§ Texto fornecido
_ _ _ _ _ _ _
No último mês, o Judiciário britânico deu aval à extradição do jornalista Julian Assange para os Estados Unidos. Assange enfrenta 18 acusações criminais de espionagem e, em caso de condenação, pode receber uma sentença de até 175 anos de prisão. Essa decisão tem gerado debates acalorados, pois muitos enxergam nela uma ameaça à liberdade de imprensa e ao jornalismo investigativo e independente.
Diante dessa situação, um grupo composto por cientistas, jornalistas, professores, sindicalistas, lideranças da sociedade civil e entidades, incluindo a Sociedade Brasileira para o Progresso da Ciência (SBPC), uniu forças e coletou quase 3 mil assinaturas em um manifesto. Nesse documento, as entidades solicitam ao presidente da República, Luiz Inácio Lula da Silva, que conceda asilo político ao ativista e fundador do WikiLeaks.
Então, o intuito é de reforçar a demanda e aprofundar a discussão sobre o caso de Assange. Também afirmar as implicações para sociedades democráticas, a SBPC organizou um debate na última quarta-feira (5). O evento teve como foco as ameaças à liberdade de imprensa evidenciadas por casos como o de Assange e Edward Snowden. Participaram o professor titular da Escola de Comunicações e Artes da USP Eugênio Bucci e a diretora executiva da Agência Pública, Natalia Viana. A mediação ficou a cargo do presidente da SBPC, Renato Janine Ribeiro.
Jornalismo e ciência
Durante a abertura do evento, Janine Ribeiro destacou a importância da discussão promovida pela SBPC. Ele ressaltou que, quando, há menos de um mês, surgiu a notícia de que um passo adicional havia sido dado rumo à entrega de Assange aos Estados Unidos, o grupo se uniu para redigir o manifesto. O objetivo era pedir ao presidente do Brasil que oferecesse asilo político ao jornalista, proporcionando-lhe a oportunidade de viver em liberdade em território brasileiro, em reconhecimento a tudo que ele fez pela democracia e pela imprensa livre.
O presidente da SBPC ressaltou a relevância das ações de Assange e Snowden em expor abusos de autoridade, enfatizando que tais ações deveriam ser alvo de valorização. “É lógico que, para aqueles que desejam um poder assentado em mentiras, o jornalismo e a ciência são alvos. E, no caso de Assange, é bom lembrar que se trata da revelação de informações sobre falsidades, crimes cometidos por instâncias de poder”, disse Ribeiro.
_ _ _ _ _ _ _
§ Conjunto de registros
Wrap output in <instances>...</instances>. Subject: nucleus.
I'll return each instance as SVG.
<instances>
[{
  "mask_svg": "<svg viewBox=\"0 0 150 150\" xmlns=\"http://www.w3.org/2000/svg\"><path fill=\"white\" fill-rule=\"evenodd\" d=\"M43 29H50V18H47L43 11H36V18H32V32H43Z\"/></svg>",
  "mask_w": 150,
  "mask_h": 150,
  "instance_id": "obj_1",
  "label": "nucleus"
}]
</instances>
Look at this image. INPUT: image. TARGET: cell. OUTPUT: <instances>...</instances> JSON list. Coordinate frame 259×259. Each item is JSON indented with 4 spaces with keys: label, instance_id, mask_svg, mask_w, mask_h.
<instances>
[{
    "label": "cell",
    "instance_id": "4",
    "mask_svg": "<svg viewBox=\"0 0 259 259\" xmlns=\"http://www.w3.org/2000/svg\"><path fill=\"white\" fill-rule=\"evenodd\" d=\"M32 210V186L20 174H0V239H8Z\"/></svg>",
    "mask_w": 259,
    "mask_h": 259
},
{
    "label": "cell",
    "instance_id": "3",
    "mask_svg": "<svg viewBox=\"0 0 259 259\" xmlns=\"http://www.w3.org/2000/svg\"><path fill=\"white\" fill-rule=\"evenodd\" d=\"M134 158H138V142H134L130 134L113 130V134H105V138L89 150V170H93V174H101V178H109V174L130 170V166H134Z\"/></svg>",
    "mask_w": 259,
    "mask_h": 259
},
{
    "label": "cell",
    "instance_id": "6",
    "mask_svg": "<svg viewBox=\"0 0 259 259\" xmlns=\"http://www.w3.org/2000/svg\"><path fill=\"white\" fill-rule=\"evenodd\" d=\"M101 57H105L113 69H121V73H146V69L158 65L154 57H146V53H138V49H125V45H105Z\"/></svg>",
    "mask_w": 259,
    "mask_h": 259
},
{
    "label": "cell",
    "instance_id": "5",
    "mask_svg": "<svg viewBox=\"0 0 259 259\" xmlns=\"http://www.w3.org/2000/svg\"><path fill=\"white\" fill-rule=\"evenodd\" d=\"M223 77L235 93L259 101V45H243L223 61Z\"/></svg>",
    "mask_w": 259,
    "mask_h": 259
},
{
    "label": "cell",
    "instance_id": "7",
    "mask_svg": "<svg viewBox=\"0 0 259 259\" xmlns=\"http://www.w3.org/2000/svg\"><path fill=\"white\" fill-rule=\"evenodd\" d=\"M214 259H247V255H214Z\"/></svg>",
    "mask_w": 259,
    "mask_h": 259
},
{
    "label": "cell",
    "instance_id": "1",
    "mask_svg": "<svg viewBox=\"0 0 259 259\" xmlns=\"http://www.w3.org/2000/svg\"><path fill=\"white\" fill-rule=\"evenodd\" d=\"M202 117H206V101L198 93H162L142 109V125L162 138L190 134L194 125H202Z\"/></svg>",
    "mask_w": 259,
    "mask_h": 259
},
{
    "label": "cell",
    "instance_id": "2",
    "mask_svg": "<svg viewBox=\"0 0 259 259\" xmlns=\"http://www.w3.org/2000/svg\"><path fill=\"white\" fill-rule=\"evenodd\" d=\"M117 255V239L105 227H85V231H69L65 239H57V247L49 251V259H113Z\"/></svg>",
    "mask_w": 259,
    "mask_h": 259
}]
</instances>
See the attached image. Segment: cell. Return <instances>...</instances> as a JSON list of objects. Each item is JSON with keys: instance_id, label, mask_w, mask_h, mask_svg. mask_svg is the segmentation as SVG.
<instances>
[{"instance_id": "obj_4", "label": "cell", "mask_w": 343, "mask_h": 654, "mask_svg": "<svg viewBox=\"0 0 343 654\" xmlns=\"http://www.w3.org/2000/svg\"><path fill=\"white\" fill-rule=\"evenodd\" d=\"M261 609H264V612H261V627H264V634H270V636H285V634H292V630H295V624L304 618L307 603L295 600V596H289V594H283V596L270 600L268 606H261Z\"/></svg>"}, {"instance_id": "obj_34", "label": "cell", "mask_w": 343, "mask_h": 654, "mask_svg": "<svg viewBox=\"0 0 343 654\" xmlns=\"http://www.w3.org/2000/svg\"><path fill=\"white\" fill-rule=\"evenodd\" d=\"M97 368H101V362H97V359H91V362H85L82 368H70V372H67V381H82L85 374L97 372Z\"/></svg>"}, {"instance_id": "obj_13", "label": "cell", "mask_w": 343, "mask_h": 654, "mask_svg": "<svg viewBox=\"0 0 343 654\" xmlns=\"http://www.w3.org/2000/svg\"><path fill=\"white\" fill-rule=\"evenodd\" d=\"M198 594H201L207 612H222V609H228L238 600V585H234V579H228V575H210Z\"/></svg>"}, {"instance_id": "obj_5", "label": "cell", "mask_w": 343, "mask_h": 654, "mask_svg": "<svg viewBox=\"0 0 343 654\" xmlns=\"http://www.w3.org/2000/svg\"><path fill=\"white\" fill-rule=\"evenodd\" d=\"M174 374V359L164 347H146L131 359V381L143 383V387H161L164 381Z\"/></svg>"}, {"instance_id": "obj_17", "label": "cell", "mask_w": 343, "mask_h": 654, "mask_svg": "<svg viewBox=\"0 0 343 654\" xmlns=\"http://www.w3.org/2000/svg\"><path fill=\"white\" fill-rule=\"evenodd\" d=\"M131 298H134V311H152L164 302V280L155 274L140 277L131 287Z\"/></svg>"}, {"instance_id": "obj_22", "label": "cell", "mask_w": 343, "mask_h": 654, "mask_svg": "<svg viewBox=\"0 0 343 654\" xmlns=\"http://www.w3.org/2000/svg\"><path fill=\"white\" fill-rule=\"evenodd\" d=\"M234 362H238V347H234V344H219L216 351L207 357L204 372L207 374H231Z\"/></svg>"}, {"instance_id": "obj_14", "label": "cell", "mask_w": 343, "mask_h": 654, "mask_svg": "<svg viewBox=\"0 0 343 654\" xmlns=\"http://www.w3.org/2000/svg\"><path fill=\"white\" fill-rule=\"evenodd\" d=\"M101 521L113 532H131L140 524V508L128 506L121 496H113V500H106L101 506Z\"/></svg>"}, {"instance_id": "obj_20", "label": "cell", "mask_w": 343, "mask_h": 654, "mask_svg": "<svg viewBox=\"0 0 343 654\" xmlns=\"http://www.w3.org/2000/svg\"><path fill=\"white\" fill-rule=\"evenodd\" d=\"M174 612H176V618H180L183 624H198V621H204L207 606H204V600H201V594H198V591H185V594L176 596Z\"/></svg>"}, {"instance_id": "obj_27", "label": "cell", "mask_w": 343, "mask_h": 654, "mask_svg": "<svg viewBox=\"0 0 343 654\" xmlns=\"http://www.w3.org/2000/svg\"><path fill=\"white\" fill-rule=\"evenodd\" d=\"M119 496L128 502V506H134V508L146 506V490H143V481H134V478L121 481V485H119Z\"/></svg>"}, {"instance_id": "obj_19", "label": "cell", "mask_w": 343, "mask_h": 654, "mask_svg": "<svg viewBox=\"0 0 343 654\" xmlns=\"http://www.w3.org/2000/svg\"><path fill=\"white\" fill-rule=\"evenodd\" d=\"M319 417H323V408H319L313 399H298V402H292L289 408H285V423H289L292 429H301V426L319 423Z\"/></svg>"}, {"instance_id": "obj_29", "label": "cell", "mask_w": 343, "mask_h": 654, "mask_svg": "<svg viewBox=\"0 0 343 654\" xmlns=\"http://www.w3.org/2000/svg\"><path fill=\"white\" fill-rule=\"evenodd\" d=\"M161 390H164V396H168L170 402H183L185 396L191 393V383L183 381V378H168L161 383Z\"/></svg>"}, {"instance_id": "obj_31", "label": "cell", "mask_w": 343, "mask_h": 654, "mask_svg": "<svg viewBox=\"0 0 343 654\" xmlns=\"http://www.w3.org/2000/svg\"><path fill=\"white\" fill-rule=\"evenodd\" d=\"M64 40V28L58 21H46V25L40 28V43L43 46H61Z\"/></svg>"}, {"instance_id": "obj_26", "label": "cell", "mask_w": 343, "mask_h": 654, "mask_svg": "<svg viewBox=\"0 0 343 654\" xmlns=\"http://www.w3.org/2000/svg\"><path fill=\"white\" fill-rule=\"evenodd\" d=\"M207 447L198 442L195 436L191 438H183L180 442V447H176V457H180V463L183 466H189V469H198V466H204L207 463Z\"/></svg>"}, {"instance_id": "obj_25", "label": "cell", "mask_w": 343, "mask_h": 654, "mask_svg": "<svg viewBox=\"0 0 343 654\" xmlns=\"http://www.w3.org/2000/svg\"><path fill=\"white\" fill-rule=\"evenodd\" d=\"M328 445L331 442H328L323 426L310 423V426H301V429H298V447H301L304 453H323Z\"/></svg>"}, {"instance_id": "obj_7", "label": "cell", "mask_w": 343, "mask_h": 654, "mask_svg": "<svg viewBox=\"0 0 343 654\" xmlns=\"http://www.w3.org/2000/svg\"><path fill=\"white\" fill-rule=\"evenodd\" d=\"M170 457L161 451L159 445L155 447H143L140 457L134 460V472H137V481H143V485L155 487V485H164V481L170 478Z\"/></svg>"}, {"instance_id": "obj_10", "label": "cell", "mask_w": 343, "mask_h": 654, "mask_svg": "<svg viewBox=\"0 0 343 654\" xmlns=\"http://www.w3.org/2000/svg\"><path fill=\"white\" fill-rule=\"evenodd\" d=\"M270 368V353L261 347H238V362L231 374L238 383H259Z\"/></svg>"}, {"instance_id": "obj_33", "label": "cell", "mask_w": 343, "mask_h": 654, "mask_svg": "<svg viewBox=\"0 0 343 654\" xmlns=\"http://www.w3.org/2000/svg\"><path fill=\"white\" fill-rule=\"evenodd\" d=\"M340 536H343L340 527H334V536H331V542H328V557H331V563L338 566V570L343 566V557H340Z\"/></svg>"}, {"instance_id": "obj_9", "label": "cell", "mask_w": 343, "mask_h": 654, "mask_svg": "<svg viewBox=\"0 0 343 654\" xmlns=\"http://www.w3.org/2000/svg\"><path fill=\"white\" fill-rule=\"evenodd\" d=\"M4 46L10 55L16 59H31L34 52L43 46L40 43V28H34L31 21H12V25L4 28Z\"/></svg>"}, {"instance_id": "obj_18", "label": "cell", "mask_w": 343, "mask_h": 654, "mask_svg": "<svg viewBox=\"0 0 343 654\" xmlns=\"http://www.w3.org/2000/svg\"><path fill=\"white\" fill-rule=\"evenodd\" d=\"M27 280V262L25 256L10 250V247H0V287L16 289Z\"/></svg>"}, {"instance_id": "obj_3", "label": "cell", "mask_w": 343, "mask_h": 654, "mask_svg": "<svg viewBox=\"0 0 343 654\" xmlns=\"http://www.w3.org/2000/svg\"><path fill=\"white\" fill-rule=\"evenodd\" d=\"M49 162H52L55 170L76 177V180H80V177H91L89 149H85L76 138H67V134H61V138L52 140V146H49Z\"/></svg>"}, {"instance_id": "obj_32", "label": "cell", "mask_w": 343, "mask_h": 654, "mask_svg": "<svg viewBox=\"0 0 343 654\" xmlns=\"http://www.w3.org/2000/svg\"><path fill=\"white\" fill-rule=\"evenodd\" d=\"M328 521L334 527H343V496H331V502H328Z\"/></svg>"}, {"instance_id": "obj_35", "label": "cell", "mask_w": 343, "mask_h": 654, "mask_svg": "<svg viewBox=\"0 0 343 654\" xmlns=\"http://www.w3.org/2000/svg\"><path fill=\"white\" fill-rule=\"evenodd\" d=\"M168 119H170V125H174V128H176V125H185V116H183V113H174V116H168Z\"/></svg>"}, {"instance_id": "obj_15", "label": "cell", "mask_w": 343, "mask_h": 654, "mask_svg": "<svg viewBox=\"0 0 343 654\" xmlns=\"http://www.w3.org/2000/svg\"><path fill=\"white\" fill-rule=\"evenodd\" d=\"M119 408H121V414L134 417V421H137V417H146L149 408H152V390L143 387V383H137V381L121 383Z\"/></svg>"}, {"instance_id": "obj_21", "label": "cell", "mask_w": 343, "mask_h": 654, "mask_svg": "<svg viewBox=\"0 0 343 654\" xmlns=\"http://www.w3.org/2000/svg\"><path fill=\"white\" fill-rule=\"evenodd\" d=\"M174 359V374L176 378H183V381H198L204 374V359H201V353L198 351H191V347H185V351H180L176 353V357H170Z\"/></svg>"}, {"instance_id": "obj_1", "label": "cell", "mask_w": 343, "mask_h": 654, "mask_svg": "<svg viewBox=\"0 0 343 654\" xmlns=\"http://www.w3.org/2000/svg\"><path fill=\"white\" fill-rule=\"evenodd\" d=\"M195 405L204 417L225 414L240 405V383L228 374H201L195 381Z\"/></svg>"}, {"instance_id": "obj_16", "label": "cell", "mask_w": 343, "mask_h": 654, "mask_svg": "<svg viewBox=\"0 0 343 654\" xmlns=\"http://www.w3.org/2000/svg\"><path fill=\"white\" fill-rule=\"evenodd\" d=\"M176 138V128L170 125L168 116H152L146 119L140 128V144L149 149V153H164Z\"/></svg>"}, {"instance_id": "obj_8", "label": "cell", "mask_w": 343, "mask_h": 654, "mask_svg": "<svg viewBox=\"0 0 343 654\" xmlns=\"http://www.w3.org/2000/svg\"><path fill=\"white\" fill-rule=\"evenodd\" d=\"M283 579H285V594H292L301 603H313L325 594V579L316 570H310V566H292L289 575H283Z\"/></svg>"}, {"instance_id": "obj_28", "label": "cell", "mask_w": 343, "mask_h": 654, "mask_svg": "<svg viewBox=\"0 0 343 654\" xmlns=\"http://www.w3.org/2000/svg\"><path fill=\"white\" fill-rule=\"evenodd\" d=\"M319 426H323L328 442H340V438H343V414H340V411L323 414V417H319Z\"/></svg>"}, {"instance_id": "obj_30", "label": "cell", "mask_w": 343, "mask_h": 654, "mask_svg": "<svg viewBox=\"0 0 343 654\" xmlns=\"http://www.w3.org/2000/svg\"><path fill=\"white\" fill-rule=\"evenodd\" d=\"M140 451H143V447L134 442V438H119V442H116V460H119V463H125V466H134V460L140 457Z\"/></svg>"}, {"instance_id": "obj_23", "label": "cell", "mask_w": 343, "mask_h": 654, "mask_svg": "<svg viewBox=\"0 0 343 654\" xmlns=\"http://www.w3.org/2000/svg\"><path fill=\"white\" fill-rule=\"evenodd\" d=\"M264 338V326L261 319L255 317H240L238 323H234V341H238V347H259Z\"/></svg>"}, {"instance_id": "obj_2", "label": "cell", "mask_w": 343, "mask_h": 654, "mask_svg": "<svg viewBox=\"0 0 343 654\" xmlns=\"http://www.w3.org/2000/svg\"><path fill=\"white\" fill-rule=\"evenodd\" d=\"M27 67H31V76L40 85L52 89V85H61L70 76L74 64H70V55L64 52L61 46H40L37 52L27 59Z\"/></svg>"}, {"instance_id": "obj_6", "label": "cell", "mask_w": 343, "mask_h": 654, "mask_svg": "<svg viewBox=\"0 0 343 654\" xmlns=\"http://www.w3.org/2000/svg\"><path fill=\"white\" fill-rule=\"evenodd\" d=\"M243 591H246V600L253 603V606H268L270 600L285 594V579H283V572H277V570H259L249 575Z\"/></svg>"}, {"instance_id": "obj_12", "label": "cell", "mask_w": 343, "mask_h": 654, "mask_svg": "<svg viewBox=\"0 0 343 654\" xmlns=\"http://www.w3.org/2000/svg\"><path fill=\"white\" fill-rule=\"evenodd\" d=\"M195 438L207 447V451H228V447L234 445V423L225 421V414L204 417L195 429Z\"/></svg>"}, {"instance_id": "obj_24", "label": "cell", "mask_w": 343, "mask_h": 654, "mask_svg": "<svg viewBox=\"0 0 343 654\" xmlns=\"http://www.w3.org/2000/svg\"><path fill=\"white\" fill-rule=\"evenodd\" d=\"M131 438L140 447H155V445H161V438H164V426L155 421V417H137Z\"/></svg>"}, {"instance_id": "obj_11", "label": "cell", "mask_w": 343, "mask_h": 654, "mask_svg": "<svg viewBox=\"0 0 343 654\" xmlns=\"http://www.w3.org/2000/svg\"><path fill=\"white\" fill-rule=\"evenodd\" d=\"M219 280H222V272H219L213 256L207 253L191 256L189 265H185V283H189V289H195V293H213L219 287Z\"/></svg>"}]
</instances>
_ _ _ _ _ _ _
§ Tarefas
[A] Responda às perguntas abaixo com base no texto sobre o caso Assange.
(i) Quantas acusações criminais de espionagem Assange enfrenta?
(ii) Quantas assinaturas o manifesto reuniu?
(iii) Quem foi o mediador do debate organizado pela SBPC?
[B] Dê continuidade ao texto sobre o caso Assange a partir do ponto em que ele termina.
Os registros provêm de outra fonte.

§ Respostas do exercício
[A]
(i) 18 acusações.
(ii) Quase 3 mil assinaturas.
(iii) Renato Janine Ribeiro, presidente da SBPC.

[B]
Imprensa omissa com Assange
Natália engrossou as críticas à condenação. Ela conheceu o jornalista pessoalmente. “Assange me convidou, assim como convidou outros jornalistas independentes, que não estavam associados a um veículo, e demais jornalistas do Sul Global. Por quê? Porque o WikiLeaks tinha estabelecido parcerias com cinco jornais, todos de grandes potências, né? Os colonizadores: na Espanha era o El País, na França era o Le Monde, o The New York Times (nos Estados Unidos), o The Guardian (na Inglaterra) e o Der Spiegel, da Alemanha”, disse.
Contudo, Natália revela que Assange já sabia da postura destes grandes jornais. Seria uma posição de conivência com o poder econômico e com as grandes potências. Então, Natália argumenta que o WikiLeaks possui relevância especial para o jornalismo independente. “Uma coisa que a gente esquece é o papel do Assange na explosão do jornalismo independente. Não existiria Agência Pública sem o WikiLeaks, por exemplo, porque o WikiLeaks deu a oportunidade de muitos veículos pequenos fazerem jornalismo de qualidade, já que o conteúdo dele era distribuído gratuitamente. E, tampouco, haveria outros movimentos de vazamento de informações importantes no Brasil, como a Vaza Jato”, disse.